El autoritarismo —una plaga, en el estricto sentido de la palabra— tiene diversas manifestaciones, que van de leves a fatales, como ocurre con las enfermedades. Puede ser capricho, arbitrariedad, ocurrencia. Al poco tiempo se convierte en despotismo (ilustrado o ignaro, como sabemos). Un paso adelante es dictadura. Y luego, absolutismo. Los teóricos del poder público y la sociedad política distinguen estos grados de subordinación de los ciudadanos a la voluntad de un sujeto o de un grupo, con caudillo al frente. Pero todos los grados tienen un signo común: el autoritarismo. “Aquí mando yo”. Los demás, obedecemos. Y de preferencia, callamos.

En este país, que muy pronto olvida sus más dolorosas experiencias, comenzamos a vivir bajo ese signo. Amanece cada mañana y nunca reposa. Es grave por partida triple: primero, porque nos oprime y desvía; segundo, porque avanza con identidad encubierta y banderas engañosas; y tercero, no menos grave, porque podemos acostumbrarnos a vivir con el síndrome del marqués de Croix.

El Estado de Derecho —garantía de los ciudadanos y muralla frente al poder arbitrario— ha comenzado a rodar cuesta abajo. Desciende con velocidad creciente.

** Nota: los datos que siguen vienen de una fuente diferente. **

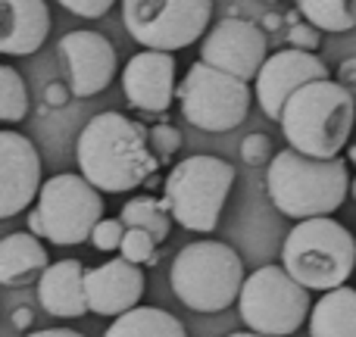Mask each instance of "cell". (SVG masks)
<instances>
[{
    "label": "cell",
    "mask_w": 356,
    "mask_h": 337,
    "mask_svg": "<svg viewBox=\"0 0 356 337\" xmlns=\"http://www.w3.org/2000/svg\"><path fill=\"white\" fill-rule=\"evenodd\" d=\"M79 172L104 194H125L147 184L160 169L150 129L116 110L97 113L75 144Z\"/></svg>",
    "instance_id": "1"
},
{
    "label": "cell",
    "mask_w": 356,
    "mask_h": 337,
    "mask_svg": "<svg viewBox=\"0 0 356 337\" xmlns=\"http://www.w3.org/2000/svg\"><path fill=\"white\" fill-rule=\"evenodd\" d=\"M350 190L347 160H319L294 147H284L266 166V194L282 215L300 222L313 215H332Z\"/></svg>",
    "instance_id": "2"
},
{
    "label": "cell",
    "mask_w": 356,
    "mask_h": 337,
    "mask_svg": "<svg viewBox=\"0 0 356 337\" xmlns=\"http://www.w3.org/2000/svg\"><path fill=\"white\" fill-rule=\"evenodd\" d=\"M278 125L288 147L319 160H334L347 147L356 125V97L341 81H309L291 94Z\"/></svg>",
    "instance_id": "3"
},
{
    "label": "cell",
    "mask_w": 356,
    "mask_h": 337,
    "mask_svg": "<svg viewBox=\"0 0 356 337\" xmlns=\"http://www.w3.org/2000/svg\"><path fill=\"white\" fill-rule=\"evenodd\" d=\"M247 281L238 250L222 240H194L181 247L169 269V284L188 309L203 315L225 313L238 303Z\"/></svg>",
    "instance_id": "4"
},
{
    "label": "cell",
    "mask_w": 356,
    "mask_h": 337,
    "mask_svg": "<svg viewBox=\"0 0 356 337\" xmlns=\"http://www.w3.org/2000/svg\"><path fill=\"white\" fill-rule=\"evenodd\" d=\"M282 265L309 290H334L356 269V234L332 215L300 219L282 247Z\"/></svg>",
    "instance_id": "5"
},
{
    "label": "cell",
    "mask_w": 356,
    "mask_h": 337,
    "mask_svg": "<svg viewBox=\"0 0 356 337\" xmlns=\"http://www.w3.org/2000/svg\"><path fill=\"white\" fill-rule=\"evenodd\" d=\"M234 188V166L222 156L197 154L175 163L163 181V203L172 219L188 231L209 234L219 225V215Z\"/></svg>",
    "instance_id": "6"
},
{
    "label": "cell",
    "mask_w": 356,
    "mask_h": 337,
    "mask_svg": "<svg viewBox=\"0 0 356 337\" xmlns=\"http://www.w3.org/2000/svg\"><path fill=\"white\" fill-rule=\"evenodd\" d=\"M238 313L250 331L288 337L313 315L309 288H303L284 265H263L250 272L238 297Z\"/></svg>",
    "instance_id": "7"
},
{
    "label": "cell",
    "mask_w": 356,
    "mask_h": 337,
    "mask_svg": "<svg viewBox=\"0 0 356 337\" xmlns=\"http://www.w3.org/2000/svg\"><path fill=\"white\" fill-rule=\"evenodd\" d=\"M181 116L200 131H232L250 113V85L219 66L197 60L178 85Z\"/></svg>",
    "instance_id": "8"
},
{
    "label": "cell",
    "mask_w": 356,
    "mask_h": 337,
    "mask_svg": "<svg viewBox=\"0 0 356 337\" xmlns=\"http://www.w3.org/2000/svg\"><path fill=\"white\" fill-rule=\"evenodd\" d=\"M213 0H122L125 31L141 47L184 50L209 31Z\"/></svg>",
    "instance_id": "9"
},
{
    "label": "cell",
    "mask_w": 356,
    "mask_h": 337,
    "mask_svg": "<svg viewBox=\"0 0 356 337\" xmlns=\"http://www.w3.org/2000/svg\"><path fill=\"white\" fill-rule=\"evenodd\" d=\"M38 209L44 215L47 240L60 247H75L91 240L97 222L104 219V197L100 188H94L85 175L75 172H60L47 178L38 194Z\"/></svg>",
    "instance_id": "10"
},
{
    "label": "cell",
    "mask_w": 356,
    "mask_h": 337,
    "mask_svg": "<svg viewBox=\"0 0 356 337\" xmlns=\"http://www.w3.org/2000/svg\"><path fill=\"white\" fill-rule=\"evenodd\" d=\"M200 60L250 81L257 79L263 63L269 60V38L250 19L228 16L203 35Z\"/></svg>",
    "instance_id": "11"
},
{
    "label": "cell",
    "mask_w": 356,
    "mask_h": 337,
    "mask_svg": "<svg viewBox=\"0 0 356 337\" xmlns=\"http://www.w3.org/2000/svg\"><path fill=\"white\" fill-rule=\"evenodd\" d=\"M328 79V66L313 54V50H300V47H288L272 54L263 63L257 81V104L263 110L266 119L282 122L284 104L291 100V94L300 91L309 81Z\"/></svg>",
    "instance_id": "12"
},
{
    "label": "cell",
    "mask_w": 356,
    "mask_h": 337,
    "mask_svg": "<svg viewBox=\"0 0 356 337\" xmlns=\"http://www.w3.org/2000/svg\"><path fill=\"white\" fill-rule=\"evenodd\" d=\"M56 50H60V63L66 69V85L72 88L75 97H94V94L106 91L110 81L116 79V47L100 31H69L56 44Z\"/></svg>",
    "instance_id": "13"
},
{
    "label": "cell",
    "mask_w": 356,
    "mask_h": 337,
    "mask_svg": "<svg viewBox=\"0 0 356 337\" xmlns=\"http://www.w3.org/2000/svg\"><path fill=\"white\" fill-rule=\"evenodd\" d=\"M41 156L25 135L0 131V219L25 213L41 194Z\"/></svg>",
    "instance_id": "14"
},
{
    "label": "cell",
    "mask_w": 356,
    "mask_h": 337,
    "mask_svg": "<svg viewBox=\"0 0 356 337\" xmlns=\"http://www.w3.org/2000/svg\"><path fill=\"white\" fill-rule=\"evenodd\" d=\"M122 94L141 113H166L178 97L175 88V56L169 50L144 47L125 63Z\"/></svg>",
    "instance_id": "15"
},
{
    "label": "cell",
    "mask_w": 356,
    "mask_h": 337,
    "mask_svg": "<svg viewBox=\"0 0 356 337\" xmlns=\"http://www.w3.org/2000/svg\"><path fill=\"white\" fill-rule=\"evenodd\" d=\"M144 284H147L144 269L138 263H129L125 256L85 272L88 303H91V313L97 315H122L141 306Z\"/></svg>",
    "instance_id": "16"
},
{
    "label": "cell",
    "mask_w": 356,
    "mask_h": 337,
    "mask_svg": "<svg viewBox=\"0 0 356 337\" xmlns=\"http://www.w3.org/2000/svg\"><path fill=\"white\" fill-rule=\"evenodd\" d=\"M85 263L81 259H60L50 263L38 278V303L44 313L56 319H81L91 313L85 290Z\"/></svg>",
    "instance_id": "17"
},
{
    "label": "cell",
    "mask_w": 356,
    "mask_h": 337,
    "mask_svg": "<svg viewBox=\"0 0 356 337\" xmlns=\"http://www.w3.org/2000/svg\"><path fill=\"white\" fill-rule=\"evenodd\" d=\"M0 54L3 56H29L44 47L50 35V10L47 0H0Z\"/></svg>",
    "instance_id": "18"
},
{
    "label": "cell",
    "mask_w": 356,
    "mask_h": 337,
    "mask_svg": "<svg viewBox=\"0 0 356 337\" xmlns=\"http://www.w3.org/2000/svg\"><path fill=\"white\" fill-rule=\"evenodd\" d=\"M50 265V256L38 234L31 231H13L0 240V281L6 288H19L35 278Z\"/></svg>",
    "instance_id": "19"
},
{
    "label": "cell",
    "mask_w": 356,
    "mask_h": 337,
    "mask_svg": "<svg viewBox=\"0 0 356 337\" xmlns=\"http://www.w3.org/2000/svg\"><path fill=\"white\" fill-rule=\"evenodd\" d=\"M309 337H356V290L341 284L313 303Z\"/></svg>",
    "instance_id": "20"
},
{
    "label": "cell",
    "mask_w": 356,
    "mask_h": 337,
    "mask_svg": "<svg viewBox=\"0 0 356 337\" xmlns=\"http://www.w3.org/2000/svg\"><path fill=\"white\" fill-rule=\"evenodd\" d=\"M104 337H188L184 325L160 306H135L116 315Z\"/></svg>",
    "instance_id": "21"
},
{
    "label": "cell",
    "mask_w": 356,
    "mask_h": 337,
    "mask_svg": "<svg viewBox=\"0 0 356 337\" xmlns=\"http://www.w3.org/2000/svg\"><path fill=\"white\" fill-rule=\"evenodd\" d=\"M119 219H122L129 228H144V231H150L156 240H160V244L169 238L172 222H175L166 203L154 200V197H131V200L122 206Z\"/></svg>",
    "instance_id": "22"
},
{
    "label": "cell",
    "mask_w": 356,
    "mask_h": 337,
    "mask_svg": "<svg viewBox=\"0 0 356 337\" xmlns=\"http://www.w3.org/2000/svg\"><path fill=\"white\" fill-rule=\"evenodd\" d=\"M297 10L322 31H353L356 28V0H294Z\"/></svg>",
    "instance_id": "23"
},
{
    "label": "cell",
    "mask_w": 356,
    "mask_h": 337,
    "mask_svg": "<svg viewBox=\"0 0 356 337\" xmlns=\"http://www.w3.org/2000/svg\"><path fill=\"white\" fill-rule=\"evenodd\" d=\"M29 88H25L22 75L13 66H0V119L6 125H16L29 116Z\"/></svg>",
    "instance_id": "24"
},
{
    "label": "cell",
    "mask_w": 356,
    "mask_h": 337,
    "mask_svg": "<svg viewBox=\"0 0 356 337\" xmlns=\"http://www.w3.org/2000/svg\"><path fill=\"white\" fill-rule=\"evenodd\" d=\"M156 247H160V240H156L150 231H144V228H129V231H125V238H122V247H119V253H122L129 263L156 265V259H160Z\"/></svg>",
    "instance_id": "25"
},
{
    "label": "cell",
    "mask_w": 356,
    "mask_h": 337,
    "mask_svg": "<svg viewBox=\"0 0 356 337\" xmlns=\"http://www.w3.org/2000/svg\"><path fill=\"white\" fill-rule=\"evenodd\" d=\"M125 231H129V225H125L122 219H100L97 228H94V234H91V244L97 247V250H104V253L119 250V247H122Z\"/></svg>",
    "instance_id": "26"
},
{
    "label": "cell",
    "mask_w": 356,
    "mask_h": 337,
    "mask_svg": "<svg viewBox=\"0 0 356 337\" xmlns=\"http://www.w3.org/2000/svg\"><path fill=\"white\" fill-rule=\"evenodd\" d=\"M241 160H244L247 166H269V163H272V141H269V135H259V131L247 135L244 141H241Z\"/></svg>",
    "instance_id": "27"
},
{
    "label": "cell",
    "mask_w": 356,
    "mask_h": 337,
    "mask_svg": "<svg viewBox=\"0 0 356 337\" xmlns=\"http://www.w3.org/2000/svg\"><path fill=\"white\" fill-rule=\"evenodd\" d=\"M150 144H154V150H156L160 160H169V156H175L178 147H181V131H178L175 125L160 122V125L150 129Z\"/></svg>",
    "instance_id": "28"
},
{
    "label": "cell",
    "mask_w": 356,
    "mask_h": 337,
    "mask_svg": "<svg viewBox=\"0 0 356 337\" xmlns=\"http://www.w3.org/2000/svg\"><path fill=\"white\" fill-rule=\"evenodd\" d=\"M56 3L66 6L69 13H75V16H81V19H100L113 10L116 0H56Z\"/></svg>",
    "instance_id": "29"
},
{
    "label": "cell",
    "mask_w": 356,
    "mask_h": 337,
    "mask_svg": "<svg viewBox=\"0 0 356 337\" xmlns=\"http://www.w3.org/2000/svg\"><path fill=\"white\" fill-rule=\"evenodd\" d=\"M322 28H316L313 22H297V25H291V31H288V41H291V47H300V50H319V44H322V35H319Z\"/></svg>",
    "instance_id": "30"
},
{
    "label": "cell",
    "mask_w": 356,
    "mask_h": 337,
    "mask_svg": "<svg viewBox=\"0 0 356 337\" xmlns=\"http://www.w3.org/2000/svg\"><path fill=\"white\" fill-rule=\"evenodd\" d=\"M69 97H75L69 85H60V81H54V85L44 88V104H47V106H66Z\"/></svg>",
    "instance_id": "31"
},
{
    "label": "cell",
    "mask_w": 356,
    "mask_h": 337,
    "mask_svg": "<svg viewBox=\"0 0 356 337\" xmlns=\"http://www.w3.org/2000/svg\"><path fill=\"white\" fill-rule=\"evenodd\" d=\"M338 81L356 97V56H350V60H344L338 66Z\"/></svg>",
    "instance_id": "32"
},
{
    "label": "cell",
    "mask_w": 356,
    "mask_h": 337,
    "mask_svg": "<svg viewBox=\"0 0 356 337\" xmlns=\"http://www.w3.org/2000/svg\"><path fill=\"white\" fill-rule=\"evenodd\" d=\"M29 231L38 234V238H47V228H44V215H41V209H38V206L29 213Z\"/></svg>",
    "instance_id": "33"
},
{
    "label": "cell",
    "mask_w": 356,
    "mask_h": 337,
    "mask_svg": "<svg viewBox=\"0 0 356 337\" xmlns=\"http://www.w3.org/2000/svg\"><path fill=\"white\" fill-rule=\"evenodd\" d=\"M25 337H85L72 328H44V331H35V334H25Z\"/></svg>",
    "instance_id": "34"
},
{
    "label": "cell",
    "mask_w": 356,
    "mask_h": 337,
    "mask_svg": "<svg viewBox=\"0 0 356 337\" xmlns=\"http://www.w3.org/2000/svg\"><path fill=\"white\" fill-rule=\"evenodd\" d=\"M31 319H35V315H31V309H16V313H13V325L19 328V331H25V328L31 325Z\"/></svg>",
    "instance_id": "35"
},
{
    "label": "cell",
    "mask_w": 356,
    "mask_h": 337,
    "mask_svg": "<svg viewBox=\"0 0 356 337\" xmlns=\"http://www.w3.org/2000/svg\"><path fill=\"white\" fill-rule=\"evenodd\" d=\"M225 337H266V334H259V331H250V328H247V331H234V334H225Z\"/></svg>",
    "instance_id": "36"
},
{
    "label": "cell",
    "mask_w": 356,
    "mask_h": 337,
    "mask_svg": "<svg viewBox=\"0 0 356 337\" xmlns=\"http://www.w3.org/2000/svg\"><path fill=\"white\" fill-rule=\"evenodd\" d=\"M350 163L356 166V144H350Z\"/></svg>",
    "instance_id": "37"
},
{
    "label": "cell",
    "mask_w": 356,
    "mask_h": 337,
    "mask_svg": "<svg viewBox=\"0 0 356 337\" xmlns=\"http://www.w3.org/2000/svg\"><path fill=\"white\" fill-rule=\"evenodd\" d=\"M350 194H353V200H356V178L350 181Z\"/></svg>",
    "instance_id": "38"
},
{
    "label": "cell",
    "mask_w": 356,
    "mask_h": 337,
    "mask_svg": "<svg viewBox=\"0 0 356 337\" xmlns=\"http://www.w3.org/2000/svg\"><path fill=\"white\" fill-rule=\"evenodd\" d=\"M266 3H275V0H266Z\"/></svg>",
    "instance_id": "39"
}]
</instances>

La supresión del Estado de Derecho —es decir, de todo lo que somos y tenemos— trae consigo un nuevo orden que se avecina a paso de ganso, como en los años treinta, en el que sólo manda quien manda, sin freno ni ley, ni control ni contrapeso. Lo estamos viendo y comenzamos a padecerlo. “Aquí —dice el que manda—, mando yo”.

Se están desvaneciendo los contrapesos frente al poder que pretende asumir un solo hombre. Los legisladores, complacientes, dejan hacer y pasar. Los juzgadores, acosados, pueden sucumbir. Los medios de comunicación padecen un estado de sitio, que los tiene en vela y quiere mantenerlos en silencio. La sociedad civil, abrumada, libra menudas escaramuzas, una guerrilla de desgaste que suele culminar en el repliegue y el escarnio. Y ahí vamos. De nuevo: “Aquí mando yo”

Los ejemplos de esta tendencia desoladora están a la vista de todos los mexicanos, lo mismo quienes quieren saberlos, que quienes prefieren ignorarlos. Si fuera indispensable mencionar un ejemplo flagrante de ese apetito de poder dictatorial que nos ronda, bastaría con invocar la muy reciente iniciativa de ley que pretende poner en las manos de su autor facultades que corresponden al Congreso para manejar el presupuesto de la Federación. Quizás se adopten algunas enmiendas a esta escandalosa propuesta, que entrega al Ejecutivo el manejo de los recursos aportados por los ciudadanos y aprobados por el Congreso. Pero aun así, habríamos tenido una prueba fehaciente, por si faltaran más, del talante autoritario con que se ejerce el poder.

Es verdad que la salud individual y social se halla en peligro. Ya dije que estamos a merced de una lotería que puede golpear a cualquiera. Pero también es verdad que está en grave riesgo otra condición de nuestra vida: la salud de la República, que se fuga de nuestras manos por las fisuras que abre el autoritarismo. Si alguien intenta detenerlo, el autoritario proclama ante la muchedumbre sumisa: “Aquí mando yo”. Y, en efecto, “no está de florero”. Una antigua consigna militar dispone: el que manda, manda, y si se equivoca, vuelve a mandar. En nuestro caso no existe el riesgo de que vuelva a mandar, porque nunca se equivoca. Quienes nos equivocamos somos nosotros. ¿No es así?